Amid evidence that in some authorities, hundreds of 10- and 11-year-olds have still not been allocated places for September, some parents are pledging to keep their children at home rather than accept offers from distant or low-performing schools.

The anger of new campaign groups being formed to fight for changes to admissions is directed at schools and local authorities but also at parents who use devious means to snatch places in over-subscribed schools.

The Independent revealed last week how councils and individual schools were being forced to clamp down to catch out families giving bogus addresses within key catchment areas or falsely claiming religious beliefs to gain admission to church schools.

Parents whose children have been squeezed out want new legislation to overturn the so-called Greenwich Judgement which obliged local authorities to accept children from outside their boundaries into their schools.

Two of the most outspoken campaign groups were launched last month in Hertfordshire, where around 180 children have no offer of a place for next year. Campaigners claim children from as far away as north London and neighbouring counties have been allocated places while their own children face journeys to school of up to 10 miles.

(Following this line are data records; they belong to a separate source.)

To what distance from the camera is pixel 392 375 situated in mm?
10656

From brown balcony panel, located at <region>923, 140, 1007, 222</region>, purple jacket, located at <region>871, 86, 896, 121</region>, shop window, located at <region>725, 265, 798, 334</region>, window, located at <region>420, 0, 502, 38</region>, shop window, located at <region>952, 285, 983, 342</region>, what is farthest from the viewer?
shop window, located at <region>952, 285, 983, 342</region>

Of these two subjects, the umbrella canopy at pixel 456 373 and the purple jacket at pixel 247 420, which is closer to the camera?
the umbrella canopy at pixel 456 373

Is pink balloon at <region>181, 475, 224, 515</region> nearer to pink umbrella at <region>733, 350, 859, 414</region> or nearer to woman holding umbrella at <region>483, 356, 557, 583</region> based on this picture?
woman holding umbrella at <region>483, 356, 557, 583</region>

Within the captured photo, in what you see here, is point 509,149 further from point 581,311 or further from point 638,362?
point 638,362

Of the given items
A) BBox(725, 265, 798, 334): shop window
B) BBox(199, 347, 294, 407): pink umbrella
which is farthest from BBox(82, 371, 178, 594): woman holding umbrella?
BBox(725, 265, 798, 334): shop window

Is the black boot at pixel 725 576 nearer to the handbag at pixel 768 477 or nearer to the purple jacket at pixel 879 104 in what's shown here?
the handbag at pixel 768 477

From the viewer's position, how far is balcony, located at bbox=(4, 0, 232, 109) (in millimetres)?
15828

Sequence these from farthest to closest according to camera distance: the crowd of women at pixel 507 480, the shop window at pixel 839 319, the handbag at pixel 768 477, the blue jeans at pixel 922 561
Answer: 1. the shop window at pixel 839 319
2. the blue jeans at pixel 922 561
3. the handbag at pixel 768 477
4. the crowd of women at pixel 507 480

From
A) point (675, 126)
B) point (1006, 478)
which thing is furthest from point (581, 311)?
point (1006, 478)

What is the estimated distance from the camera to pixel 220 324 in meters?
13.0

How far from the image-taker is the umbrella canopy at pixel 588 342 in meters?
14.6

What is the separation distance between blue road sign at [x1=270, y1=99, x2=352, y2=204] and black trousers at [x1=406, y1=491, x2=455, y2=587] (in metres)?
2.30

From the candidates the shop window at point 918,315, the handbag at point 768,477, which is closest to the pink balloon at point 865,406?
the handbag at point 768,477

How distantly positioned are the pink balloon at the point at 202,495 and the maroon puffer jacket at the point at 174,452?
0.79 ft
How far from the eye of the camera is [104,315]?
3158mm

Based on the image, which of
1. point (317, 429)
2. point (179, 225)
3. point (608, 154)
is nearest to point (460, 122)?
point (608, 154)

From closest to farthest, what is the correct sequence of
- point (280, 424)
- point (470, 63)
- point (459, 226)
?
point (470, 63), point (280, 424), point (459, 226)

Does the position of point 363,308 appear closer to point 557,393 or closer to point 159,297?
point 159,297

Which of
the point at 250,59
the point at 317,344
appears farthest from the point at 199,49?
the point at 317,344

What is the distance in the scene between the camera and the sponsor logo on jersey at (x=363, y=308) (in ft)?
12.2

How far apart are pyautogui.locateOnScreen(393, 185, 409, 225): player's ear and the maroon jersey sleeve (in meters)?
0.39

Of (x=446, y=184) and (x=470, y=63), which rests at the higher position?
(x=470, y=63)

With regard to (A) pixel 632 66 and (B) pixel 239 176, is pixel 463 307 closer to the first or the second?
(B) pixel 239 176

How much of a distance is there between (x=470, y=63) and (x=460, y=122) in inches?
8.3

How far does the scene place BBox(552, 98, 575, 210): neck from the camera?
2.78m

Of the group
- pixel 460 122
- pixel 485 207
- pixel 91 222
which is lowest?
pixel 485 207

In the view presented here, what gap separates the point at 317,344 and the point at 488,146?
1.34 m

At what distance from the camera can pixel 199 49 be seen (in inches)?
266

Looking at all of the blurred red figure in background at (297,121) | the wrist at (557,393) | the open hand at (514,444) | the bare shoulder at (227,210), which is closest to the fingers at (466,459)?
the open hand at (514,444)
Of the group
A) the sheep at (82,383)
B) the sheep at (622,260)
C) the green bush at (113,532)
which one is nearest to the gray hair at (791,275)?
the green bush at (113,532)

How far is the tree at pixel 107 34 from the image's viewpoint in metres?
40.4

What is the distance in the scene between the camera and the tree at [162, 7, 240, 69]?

The situation has arisen partly because Hertfordshire schools give priority to parents in any area who can make a case for a school's suitability for their child before considering applications based on proximity.

Michael Waller, of the Watford and South Herts Parents Group, said: "I and my fellow parents have no problem with schools attracting pupils from outside of the area to improve the standard of education available to all but that should not happen at the expense of local families."

A Hertfordshire County Council spokesman said the authority had done all it could to accommodate parents' wishes and had squeezed 30 extra places into its schools.

A pressure group founded last week in Wandsworth, south London, includes families who live less than 500 yards from their local secondary school yet have no right to a place.

All but three schools in the Conservative-run borough are grant maintained and every school is either selective or specialist, with three secondaries selecting half of their pupils purely on ability regardless of where they live.

Karen Loughran, founder of the Local Education Campaign said: "Parental choice is a myth in Wandsworth. It is only the academic elite or children of parents who can afford coaching for school entrance tests."

A Wandsworth spokesman said the authority had deliberately encouraged a range of schools in place of neighbourhood comprehensives. Those children without offers would have places by September as parents holding more than one place made their final choice.